A pocos de los miembros de este público habrá necesidad de explicarles que, por lo menos en los Estados Unidos, la historia y la filosofía de la ciencia son disciplinas separadas y distintas. Permítaseme, desde el principio, exponer las razones para insistir en que debe mantenerse tal separación. Aunque es necesaria una nueva clase de diálogo entre esos dos campos, tal diálogo debe ser interdisciplinario y no intradisciplinario. Quienes saben de mi participación en el Programa de Historia y de Filosofía de la Ciencia de la Universidad de Princeton tal vez encuentren extraña mi insistencia en que no hay tal campo.
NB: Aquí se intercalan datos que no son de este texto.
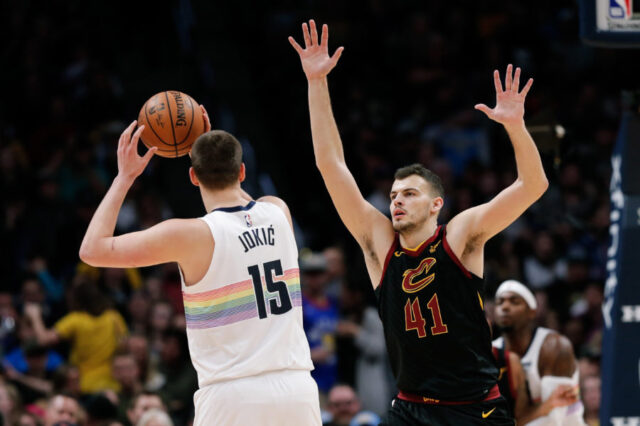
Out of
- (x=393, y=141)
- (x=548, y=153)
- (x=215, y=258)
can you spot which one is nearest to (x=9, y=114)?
(x=393, y=141)

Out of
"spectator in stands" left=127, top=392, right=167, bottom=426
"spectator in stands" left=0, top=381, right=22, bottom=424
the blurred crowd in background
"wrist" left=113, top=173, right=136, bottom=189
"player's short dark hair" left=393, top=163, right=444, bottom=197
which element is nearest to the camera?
"wrist" left=113, top=173, right=136, bottom=189

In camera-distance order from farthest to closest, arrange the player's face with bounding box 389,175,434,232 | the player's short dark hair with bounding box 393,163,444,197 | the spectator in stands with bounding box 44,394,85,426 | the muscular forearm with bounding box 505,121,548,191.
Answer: the spectator in stands with bounding box 44,394,85,426
the player's short dark hair with bounding box 393,163,444,197
the player's face with bounding box 389,175,434,232
the muscular forearm with bounding box 505,121,548,191

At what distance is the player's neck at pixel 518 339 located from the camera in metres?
7.59

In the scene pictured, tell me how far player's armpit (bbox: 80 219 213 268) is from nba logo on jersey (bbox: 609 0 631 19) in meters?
2.68

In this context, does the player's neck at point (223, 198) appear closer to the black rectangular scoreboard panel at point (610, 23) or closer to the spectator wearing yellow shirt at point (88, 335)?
the black rectangular scoreboard panel at point (610, 23)

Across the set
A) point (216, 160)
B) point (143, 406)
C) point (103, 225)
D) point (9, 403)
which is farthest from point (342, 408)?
point (103, 225)

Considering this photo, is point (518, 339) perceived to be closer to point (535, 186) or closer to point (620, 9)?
point (535, 186)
En Princeton, sin embargo, los historiadores y los filósofos de la ciencia llevan cursos diferentes —pero que coinciden parcialmente—, presentan diferentes exámenes generales, y reciben sus grados de departamentos diferentes, ya el de historia, ya el de filosofía. Lo que resulta particularmente admirable en ese diseño es que brinda una base institucional para un diálogo entre campos distintos, sin subvertir la base disciplinaria de ninguno de ellos.

Creo que el término de subversión no es demasiado fuerte para el probable resultado de cualquier intento por hacer uno solo de ambos campos. Éstos difieren en varias de sus principales características constitutivas, de las cuales la más general y evidente es la relativa a sus objetivos. El producto final de la mayor parte de la investigación histórica es una narración acerca de hechos particulares del pasado. Es, en parte, una descripción de lo que ocurrió —una mera descripción suelen decir los filósofos y científicos. Su éxito depende, sin embargo, no sólo de la exactitud sino también de la estructura. La narración histórica debe hacer plausibles y comprensibles los acontecimientos que describe. En cierto sentido, al cual volveré más tarde, la historia es una empresa explicatoria; y, a pesar de ello, sus funciones explicatorias las logra sin recurrir casi a generalizaciones explícitas. (Señalaré aquí, para ampliarlo más adelante, que cuando los filósofos discuten acerca del papel de las leyes de la historia, lo característico es que extraigan sus ejemplos del trabajo de economistas y sociólogos, no de historiadores. En los escritos de estos últimos, es muy difícil encontrar generalizaciones del tipo de las leyes.) El filósofo, por otra parte, trata ante todo de llegar a generalizaciones explícitas y especialmente a las que poseen validez universal. No es un narrador verídico o falso. Su objetivo es descubrir y establecer lo que es verdad en todo tiempo y lugar, antes que hacer inteligible lo que ocurrió en un tiempo y un lugar determinados.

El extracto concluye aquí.